The task - Arrange all of the data below as a numbered list, leaving out any blank lines.

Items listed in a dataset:
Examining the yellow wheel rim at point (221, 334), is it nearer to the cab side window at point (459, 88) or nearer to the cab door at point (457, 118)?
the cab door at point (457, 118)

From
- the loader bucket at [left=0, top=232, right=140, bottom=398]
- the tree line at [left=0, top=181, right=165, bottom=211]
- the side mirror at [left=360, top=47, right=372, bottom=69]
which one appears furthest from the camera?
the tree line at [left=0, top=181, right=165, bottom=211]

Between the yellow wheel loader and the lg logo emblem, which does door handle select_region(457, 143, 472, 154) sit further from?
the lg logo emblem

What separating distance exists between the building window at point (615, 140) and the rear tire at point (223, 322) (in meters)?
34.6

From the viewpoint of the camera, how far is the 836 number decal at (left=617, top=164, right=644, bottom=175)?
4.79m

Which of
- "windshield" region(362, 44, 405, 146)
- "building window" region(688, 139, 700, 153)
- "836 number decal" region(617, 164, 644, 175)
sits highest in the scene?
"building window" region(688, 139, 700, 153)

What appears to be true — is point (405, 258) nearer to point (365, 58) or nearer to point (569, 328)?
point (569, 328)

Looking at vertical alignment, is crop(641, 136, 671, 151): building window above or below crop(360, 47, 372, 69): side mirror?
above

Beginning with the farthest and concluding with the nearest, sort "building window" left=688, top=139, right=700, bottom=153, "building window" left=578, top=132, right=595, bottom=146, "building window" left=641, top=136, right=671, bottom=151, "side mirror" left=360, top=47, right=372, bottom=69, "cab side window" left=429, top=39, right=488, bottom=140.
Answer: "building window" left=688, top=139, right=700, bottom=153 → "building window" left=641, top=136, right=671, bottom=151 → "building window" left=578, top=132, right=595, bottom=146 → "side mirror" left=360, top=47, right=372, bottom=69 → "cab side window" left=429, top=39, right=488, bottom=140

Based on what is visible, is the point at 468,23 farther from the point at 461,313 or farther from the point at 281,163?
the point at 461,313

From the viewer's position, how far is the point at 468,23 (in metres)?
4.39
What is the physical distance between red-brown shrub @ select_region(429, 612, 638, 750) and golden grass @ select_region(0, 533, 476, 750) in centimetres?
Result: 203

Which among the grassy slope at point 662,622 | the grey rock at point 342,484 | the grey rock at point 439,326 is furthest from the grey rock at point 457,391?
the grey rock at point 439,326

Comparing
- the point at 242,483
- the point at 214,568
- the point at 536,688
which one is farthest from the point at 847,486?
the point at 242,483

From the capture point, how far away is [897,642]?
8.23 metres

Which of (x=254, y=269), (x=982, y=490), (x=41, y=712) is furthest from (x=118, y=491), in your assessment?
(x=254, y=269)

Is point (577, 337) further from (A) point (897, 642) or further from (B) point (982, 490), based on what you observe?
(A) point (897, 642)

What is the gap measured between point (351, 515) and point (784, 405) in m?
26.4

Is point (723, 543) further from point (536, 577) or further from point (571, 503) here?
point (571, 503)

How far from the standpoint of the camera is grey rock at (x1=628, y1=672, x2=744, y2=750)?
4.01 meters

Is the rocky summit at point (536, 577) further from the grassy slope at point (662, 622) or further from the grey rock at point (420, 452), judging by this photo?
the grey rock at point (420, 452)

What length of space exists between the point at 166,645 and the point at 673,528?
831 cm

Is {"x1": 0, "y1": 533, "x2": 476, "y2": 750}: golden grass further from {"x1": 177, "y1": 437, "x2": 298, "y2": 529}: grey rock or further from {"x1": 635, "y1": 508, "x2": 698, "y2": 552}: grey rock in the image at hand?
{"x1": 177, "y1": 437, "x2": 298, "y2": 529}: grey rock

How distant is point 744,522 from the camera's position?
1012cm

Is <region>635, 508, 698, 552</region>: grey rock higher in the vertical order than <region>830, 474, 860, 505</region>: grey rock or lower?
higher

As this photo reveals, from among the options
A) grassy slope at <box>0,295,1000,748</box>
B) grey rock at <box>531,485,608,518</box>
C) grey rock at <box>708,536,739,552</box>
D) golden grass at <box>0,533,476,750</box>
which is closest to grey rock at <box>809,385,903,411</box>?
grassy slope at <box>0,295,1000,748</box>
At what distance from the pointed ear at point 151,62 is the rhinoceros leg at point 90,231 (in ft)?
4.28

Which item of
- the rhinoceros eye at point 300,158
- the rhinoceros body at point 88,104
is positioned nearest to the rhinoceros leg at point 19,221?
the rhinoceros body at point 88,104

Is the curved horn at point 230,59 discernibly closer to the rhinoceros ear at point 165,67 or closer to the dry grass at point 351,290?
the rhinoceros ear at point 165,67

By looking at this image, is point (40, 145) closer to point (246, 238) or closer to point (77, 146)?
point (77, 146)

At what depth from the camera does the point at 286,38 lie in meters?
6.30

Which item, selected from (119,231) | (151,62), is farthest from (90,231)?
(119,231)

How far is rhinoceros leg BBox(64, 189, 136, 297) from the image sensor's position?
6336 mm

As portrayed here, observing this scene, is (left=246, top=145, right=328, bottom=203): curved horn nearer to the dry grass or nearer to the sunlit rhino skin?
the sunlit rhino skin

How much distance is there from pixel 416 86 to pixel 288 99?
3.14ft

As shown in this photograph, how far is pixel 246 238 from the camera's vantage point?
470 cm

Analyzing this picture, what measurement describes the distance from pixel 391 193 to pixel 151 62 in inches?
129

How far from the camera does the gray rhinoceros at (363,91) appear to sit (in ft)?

Result below -
1. Examining the yellow wheel rim at point (221, 334), is it nearer to the cab side window at point (459, 88) or nearer to the cab door at point (457, 118)?
2. the cab door at point (457, 118)
3. From
4. - the loader bucket at [left=0, top=232, right=140, bottom=398]
5. - the tree line at [left=0, top=181, right=165, bottom=211]
6. - the side mirror at [left=360, top=47, right=372, bottom=69]
7. which one appears furthest from the camera?
8. the tree line at [left=0, top=181, right=165, bottom=211]
9. Between the yellow wheel loader and the lg logo emblem, which does door handle select_region(457, 143, 472, 154) sit further from?
10. the lg logo emblem
11. What separating distance exists between the building window at point (615, 140) and the rear tire at point (223, 322) (in meters)?
12. 34.6
13. From the viewpoint of the camera, how far is the 836 number decal at (left=617, top=164, right=644, bottom=175)?
14. 4.79m
15. Which of
16. - "windshield" region(362, 44, 405, 146)
17. - "building window" region(688, 139, 700, 153)
18. - "836 number decal" region(617, 164, 644, 175)
19. sits highest in the scene?
20. "building window" region(688, 139, 700, 153)
21. What appears to be true — is point (405, 258) nearer to point (365, 58) or nearer to point (569, 328)?
22. point (569, 328)
23. Looking at vertical alignment, is crop(641, 136, 671, 151): building window above or below crop(360, 47, 372, 69): side mirror?
24. above
25. Beginning with the farthest and concluding with the nearest, sort "building window" left=688, top=139, right=700, bottom=153, "building window" left=578, top=132, right=595, bottom=146, "building window" left=641, top=136, right=671, bottom=151, "side mirror" left=360, top=47, right=372, bottom=69, "cab side window" left=429, top=39, right=488, bottom=140.
26. Answer: "building window" left=688, top=139, right=700, bottom=153 → "building window" left=641, top=136, right=671, bottom=151 → "building window" left=578, top=132, right=595, bottom=146 → "side mirror" left=360, top=47, right=372, bottom=69 → "cab side window" left=429, top=39, right=488, bottom=140
27. Based on what is visible, is the point at 468,23 farther from the point at 461,313 or farther from the point at 281,163?
28. the point at 461,313
29. From the viewer's position, how far is the point at 468,23 (in metres)?
30. 4.39
31. What is the physical distance between red-brown shrub @ select_region(429, 612, 638, 750) and golden grass @ select_region(0, 533, 476, 750) in centimetres?
32. Result: 203
33. Which among the grassy slope at point 662,622 | the grey rock at point 342,484 | the grey rock at point 439,326 is furthest from the grey rock at point 457,391?
34. the grey rock at point 439,326
35. Comparing
36. - the point at 242,483
37. - the point at 214,568
38. - the point at 536,688
39. which one is farthest from the point at 847,486?
40. the point at 242,483
41. From the capture point, how far away is [897,642]?
42. 8.23 metres
43. Which of (x=254, y=269), (x=982, y=490), (x=41, y=712) is furthest from (x=118, y=491), in your assessment?
44. (x=254, y=269)
45. Is point (577, 337) further from (A) point (897, 642) or further from (B) point (982, 490), based on what you observe?
46. (A) point (897, 642)
47. What is the gap measured between point (351, 515) and point (784, 405) in m?
48. 26.4
49. Is point (723, 543) further from point (536, 577) or further from point (571, 503) here?
50. point (571, 503)
51. How far from the standpoint of the camera is grey rock at (x1=628, y1=672, x2=744, y2=750)?
52. 4.01 meters
53. Is the rocky summit at point (536, 577) further from the grassy slope at point (662, 622) or further from the grey rock at point (420, 452), judging by this photo?
54. the grey rock at point (420, 452)
55. What length of space exists between the point at 166,645 and the point at 673,528?
56. 831 cm
57. Is {"x1": 0, "y1": 533, "x2": 476, "y2": 750}: golden grass further from {"x1": 177, "y1": 437, "x2": 298, "y2": 529}: grey rock or further from {"x1": 635, "y1": 508, "x2": 698, "y2": 552}: grey rock in the image at hand?
58. {"x1": 177, "y1": 437, "x2": 298, "y2": 529}: grey rock
59. How distant is point 744,522 from the camera's position?
60. 1012cm
61. Is <region>635, 508, 698, 552</region>: grey rock higher in the vertical order than <region>830, 474, 860, 505</region>: grey rock or lower?
62. higher
63. As this photo reveals, from among the options
64. A) grassy slope at <box>0,295,1000,748</box>
65. B) grey rock at <box>531,485,608,518</box>
66. C) grey rock at <box>708,536,739,552</box>
67. D) golden grass at <box>0,533,476,750</box>
68. which is closest to grey rock at <box>809,385,903,411</box>?
69. grassy slope at <box>0,295,1000,748</box>
70. At what distance from the pointed ear at point 151,62 is the rhinoceros leg at point 90,231 (in ft)?
71. 4.28
72. Which item of
73. - the rhinoceros eye at point 300,158
74. - the rhinoceros body at point 88,104
75. is positioned nearest to the rhinoceros leg at point 19,221?
76. the rhinoceros body at point 88,104
77. Is the curved horn at point 230,59 discernibly closer to the rhinoceros ear at point 165,67 or closer to the dry grass at point 351,290?
78. the rhinoceros ear at point 165,67
79. By looking at this image, is point (40, 145) closer to point (246, 238) or closer to point (77, 146)?
80. point (77, 146)
81. At what depth from the camera does the point at 286,38 lie in meters?
82. 6.30
83. Which item, selected from (119,231) | (151,62), is farthest from (90,231)?
84. (119,231)
85. How far is rhinoceros leg BBox(64, 189, 136, 297) from the image sensor's position?
86. 6336 mm
87. As portrayed here, observing this scene, is (left=246, top=145, right=328, bottom=203): curved horn nearer to the dry grass or nearer to the sunlit rhino skin?
88. the sunlit rhino skin
89. How much distance is there from pixel 416 86 to pixel 288 99?
90. 3.14ft
91. As shown in this photograph, how far is pixel 246 238 from the camera's vantage point?
92. 470 cm
93. Analyzing this picture, what measurement describes the distance from pixel 391 193 to pixel 151 62 in inches?
94. 129
95. How far from the camera does the gray rhinoceros at (363,91) appear to sit (in ft)?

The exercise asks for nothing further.